Profile: Public health graduate Jackie Henderson

Hannah Hippensteel, features reporter

Jackie Henderson is the new COVID-19 coordinator for Winona Area Public Schools, accepting her position on Jan. 11, 2021.

Although Henderson is new to the position, she mentioned her goals for herself: first to curb the spread of false information, second to continue learning through experience and the third is to contribute to the vision of the school district.

Henderson said she is one part of a larger network.

“I want to contribute to the culture where all are safe, valued and accountable to one another for success,” Henderson said. “Because I think we all have a role to play in keeping our community and schools safe,”

Henderson works on family contact tracing and follow-ups, as well as coordinating staff testing events and compliance with state guidance and cleanliness protocols.

Henderson also updates face shield protocols and communicates changes with building principals.
Henderson said the job search was unique; she found the listing the same day she was interviewed and offered the position.

“It was a weird day period of applying, interviewing and accepting the position,” Henderson said.

Henderson graduated from Winona State University’s public health program in December 2020, a path she decided was a better fit for her after a discussion in spring 2018 with her advisor, Andrea Gierok. Gierok is an assistant professor in the health exercise and rehabilitative sciences (HERS) program.

Gierok taught Henderson in both core classes and intro to public health and issues in health education.

Gierok spoke to the work ethic needed to be successful in the public health field.

“A lot of your work is community-based and self-directed. You do a lot of facilitation and working with members of the public,” Gierok said. “I think Jackie fits that mold very well.”

Henderson said epidemiology was part of her coursework even before COVID.

“Epidemiology is the study of disease,” Henderson said. “It was about being able to learn how rates come to be and how preventative measures, mitigation levels can reduce the spread before it’s transmitted.”

Henderson learned about different factors that can influence an individual’s health, such as age, location, race and ethnicity.

Gierok said the strengths of courses in public health include the tailoring care for different populations, something that benefitted Henderson.

“A lot of the classes focus on cultural sensitivities and health disparities, so I think having experience in those makes her well-suited for her coordinator position,” Gierok said.

Henderson came to Winona State from Pewaukee, Wisconsin in 2017, initially majoring in nursing.

Henderson is a third-generation graduate, preceded by her grandfather, father, uncle and brother at Winona State.

Henderson said Winona State’s health classes brought her to campus after being informed by her family.

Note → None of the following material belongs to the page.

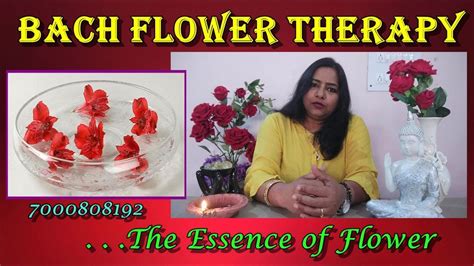 This video also describes how bach flower remedy works. Bach Flower Remedies |Therapy | Learn Reiki, SwitchWord ...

“I was introduced to the school through them,” Henderson said. “And I was also driven to come here because they had a good health science program.”

Henderson knew she wanted to help people; she just didn’t know in what way exactly.

After she had taken a few broader nursing classes, Henderson looked into a change in her major track.

“After I learned about public health, I knew this is what I wanted to do. It’s helping people on a broader level, not a field that’s so specifically medical,” Henderson said.

Her concentration was community health, which is one of four concentrations in the public health major. The other three are epidemiology, health administration and nutrition.

While attending Winona State, Henderson found herself involved in community organizations through her classes, including being part of the American Red Cross club.

This club resulted from an educational program Henderson wrote with peers. The club furthers the efforts of the program and includes many who developed the program with Henderson and were interested in furthering their efforts. Henderson said the club seeks to help the community.

“We wanted to increase access to AEDs, which are automated external defibrillators to shock you when you’re in cardiac arrest, within the community.”

Henderson said the project allowed her to get introduced to Winona and its organizations, which she now serves.

“It also made me realize that this is just one area of positive change for the better, and if you think about it, so many things can be changed and worked on. Health programs can address those changes we want to make in the community,” Henderson said.